Texto =
****

En el Evangelio de hoy, Jesús resucitado envía a los discípulos hacia afuera. La Resurrección conduce de inmediato a la misión. ¿Y cuál es nuestra misión? Difundir el amor de Dios, revelado a nosotros a través de la muerte y resurrección de Cristo. No es nuestro amor lo que difundimos; es el amor de Dios obrando a través de nosotros con un poder mayor que el nuestro.
Se nos recuerda que la Pascua no es un solo día; es un tiempo litúrgico, una temporada que dura cincuenta días. La alegría de la Pascua es tan abundante que veinticuatro horas no bastan para contenerla; ¡por eso la celebramos durante cincuenta días! (Y dado que cincuenta días es uno más que siete semanas, este tiempo se extiende más allá de la plenitud del tiempo). ¿Y en qué consiste esa alegría? Es la alegría de, primero, experimentar plenamente —y luego difundir— el amor de Dios, revelado a nosotros en el Misterio Pascual de la vida, muerte y resurrección de Cristo. Cuando actuamos en nombre del amor de Dios, experimentamos una alegría desbordante, y esa misma alegría es la que difundimos.

****

Ejercicios =
**1)** Según el texto sobre la Pascua, ¿cuántos días dura el tiempo litúrgico de la Pascua?
**2)** Copia literalmente el fragmento del texto sobre la Pascua desde "Se nos recuerda" hasta "la que difundimos.".
**3)** Continúa el texto sobre la Pascua y la misión de los discípulos a partir de su última oración.

****

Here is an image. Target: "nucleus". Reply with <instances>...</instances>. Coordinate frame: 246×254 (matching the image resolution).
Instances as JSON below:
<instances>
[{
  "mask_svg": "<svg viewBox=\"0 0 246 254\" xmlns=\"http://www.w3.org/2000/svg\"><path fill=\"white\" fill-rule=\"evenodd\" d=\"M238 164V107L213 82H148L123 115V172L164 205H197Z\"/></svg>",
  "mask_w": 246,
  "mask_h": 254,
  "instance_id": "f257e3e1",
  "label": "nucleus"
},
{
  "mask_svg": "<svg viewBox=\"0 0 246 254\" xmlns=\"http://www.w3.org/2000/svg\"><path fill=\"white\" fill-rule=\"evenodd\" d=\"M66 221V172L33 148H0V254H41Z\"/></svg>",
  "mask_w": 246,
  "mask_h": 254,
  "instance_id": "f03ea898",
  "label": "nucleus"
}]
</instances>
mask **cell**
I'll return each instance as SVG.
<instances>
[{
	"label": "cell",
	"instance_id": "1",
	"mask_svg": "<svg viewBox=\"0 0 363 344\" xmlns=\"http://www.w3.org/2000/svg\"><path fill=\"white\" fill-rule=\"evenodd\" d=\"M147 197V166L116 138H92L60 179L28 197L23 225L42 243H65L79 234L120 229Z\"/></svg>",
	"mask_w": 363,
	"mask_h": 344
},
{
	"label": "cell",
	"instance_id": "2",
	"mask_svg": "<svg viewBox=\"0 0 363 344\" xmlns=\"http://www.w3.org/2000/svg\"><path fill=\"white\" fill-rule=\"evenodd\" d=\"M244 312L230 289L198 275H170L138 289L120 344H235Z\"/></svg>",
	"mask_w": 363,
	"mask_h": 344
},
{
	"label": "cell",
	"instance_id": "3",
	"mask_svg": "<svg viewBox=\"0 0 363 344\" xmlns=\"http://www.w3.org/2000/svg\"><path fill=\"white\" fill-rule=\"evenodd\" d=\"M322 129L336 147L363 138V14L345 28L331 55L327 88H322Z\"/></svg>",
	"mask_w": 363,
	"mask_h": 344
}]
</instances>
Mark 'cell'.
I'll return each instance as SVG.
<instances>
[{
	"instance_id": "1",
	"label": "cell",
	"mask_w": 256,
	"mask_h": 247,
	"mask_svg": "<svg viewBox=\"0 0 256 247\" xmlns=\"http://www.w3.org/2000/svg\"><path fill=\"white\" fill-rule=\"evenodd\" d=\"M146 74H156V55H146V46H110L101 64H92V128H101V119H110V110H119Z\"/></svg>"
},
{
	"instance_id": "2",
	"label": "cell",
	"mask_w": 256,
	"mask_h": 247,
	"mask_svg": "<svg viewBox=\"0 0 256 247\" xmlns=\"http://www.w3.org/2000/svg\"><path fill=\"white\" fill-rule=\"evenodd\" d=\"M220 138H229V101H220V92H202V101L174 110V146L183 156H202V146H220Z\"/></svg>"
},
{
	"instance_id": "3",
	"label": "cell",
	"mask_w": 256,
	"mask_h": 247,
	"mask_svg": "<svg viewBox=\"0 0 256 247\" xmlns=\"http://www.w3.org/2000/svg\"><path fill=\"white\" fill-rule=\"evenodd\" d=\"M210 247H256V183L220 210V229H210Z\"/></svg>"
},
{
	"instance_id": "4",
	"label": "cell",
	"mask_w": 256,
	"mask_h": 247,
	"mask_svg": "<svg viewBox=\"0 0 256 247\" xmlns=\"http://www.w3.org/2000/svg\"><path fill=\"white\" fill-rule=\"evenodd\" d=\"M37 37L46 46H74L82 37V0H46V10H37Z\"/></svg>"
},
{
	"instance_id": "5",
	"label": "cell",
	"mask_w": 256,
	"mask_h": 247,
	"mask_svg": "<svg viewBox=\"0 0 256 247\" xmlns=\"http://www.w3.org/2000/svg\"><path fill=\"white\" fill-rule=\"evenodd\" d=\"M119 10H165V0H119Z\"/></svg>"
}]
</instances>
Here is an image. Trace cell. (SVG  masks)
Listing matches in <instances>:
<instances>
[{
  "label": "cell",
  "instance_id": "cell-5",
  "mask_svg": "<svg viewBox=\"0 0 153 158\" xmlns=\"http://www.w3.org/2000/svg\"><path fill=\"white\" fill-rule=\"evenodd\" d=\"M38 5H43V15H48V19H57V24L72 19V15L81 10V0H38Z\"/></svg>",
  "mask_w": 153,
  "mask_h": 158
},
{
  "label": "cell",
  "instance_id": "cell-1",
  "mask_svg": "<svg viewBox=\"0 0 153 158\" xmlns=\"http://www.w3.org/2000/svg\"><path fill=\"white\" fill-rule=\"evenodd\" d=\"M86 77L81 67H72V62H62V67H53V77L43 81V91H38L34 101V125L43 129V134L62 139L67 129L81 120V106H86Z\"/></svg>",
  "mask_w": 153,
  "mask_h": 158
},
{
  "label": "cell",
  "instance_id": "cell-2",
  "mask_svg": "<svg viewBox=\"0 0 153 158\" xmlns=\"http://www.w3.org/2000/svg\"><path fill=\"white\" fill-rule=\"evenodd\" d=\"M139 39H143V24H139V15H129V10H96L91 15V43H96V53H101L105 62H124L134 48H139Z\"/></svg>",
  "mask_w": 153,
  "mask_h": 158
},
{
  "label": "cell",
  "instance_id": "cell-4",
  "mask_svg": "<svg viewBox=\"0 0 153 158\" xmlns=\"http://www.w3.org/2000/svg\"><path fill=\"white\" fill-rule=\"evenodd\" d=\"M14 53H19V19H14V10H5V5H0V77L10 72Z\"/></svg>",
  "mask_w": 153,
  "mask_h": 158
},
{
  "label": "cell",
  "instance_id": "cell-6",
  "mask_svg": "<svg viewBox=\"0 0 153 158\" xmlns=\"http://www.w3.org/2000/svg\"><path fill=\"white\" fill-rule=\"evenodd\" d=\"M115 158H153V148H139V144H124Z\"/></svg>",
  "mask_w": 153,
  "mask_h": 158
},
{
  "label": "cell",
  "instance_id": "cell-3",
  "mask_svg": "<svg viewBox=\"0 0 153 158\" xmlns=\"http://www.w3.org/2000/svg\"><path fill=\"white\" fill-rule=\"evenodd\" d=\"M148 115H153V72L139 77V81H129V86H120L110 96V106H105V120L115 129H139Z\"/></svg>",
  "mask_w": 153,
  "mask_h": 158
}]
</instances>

****

Respuestas =
**1)** Dura cincuenta días.

**2)**
Se nos recuerda que la Pascua no es un solo día; es un tiempo litúrgico, una temporada que dura cincuenta días. La alegría de la Pascua es tan abundante que veinticuatro horas no bastan para contenerla; ¡por eso la celebramos durante cincuenta días! (Y dado que cincuenta días es uno más que siete semanas, este tiempo se extiende más allá de la plenitud del tiempo). ¿Y en qué consiste esa alegría? Es la alegría de, primero, experimentar plenamente —y luego difundir— el amor de Dios, revelado a nosotros en el Misterio Pascual de la vida, muerte y resurrección de Cristo. Cuando actuamos en nombre del amor de Dios, experimentamos una alegría desbordante, y esa misma alegría es la que difundimos.

**3)**
Jesús nos revela que Dios ama a todas las personas incondicionalmente, pero que siente un amor preferencial por los pobres y los marginados, por los afligidos y los oprimidos. Una madre de cuatro hijos me compartió una vez que ama a cada uno de sus hijos por igual; sin embargo, el hijo que ocupa el lugar más destacado en su corazón en un momento dado es aquel que más la necesita. Jesús nos enseña que Dios es así.
Para difundir ese amor durante este tiempo pascual, desarrollemos primero una rutina diaria de reflexión sobre el amor de Dios. Luego, habiendo experimentado ese amor, actuemos en su nombre. Acerquémonos a los demás, especialmente a aquellos más necesitados, a quienes nuestra cultura a menudo da la espalda. Entonces, colmados del amor de Dios y compartiéndolo con los demás, experimentarán la alegría desbordante de este tiempo glorioso.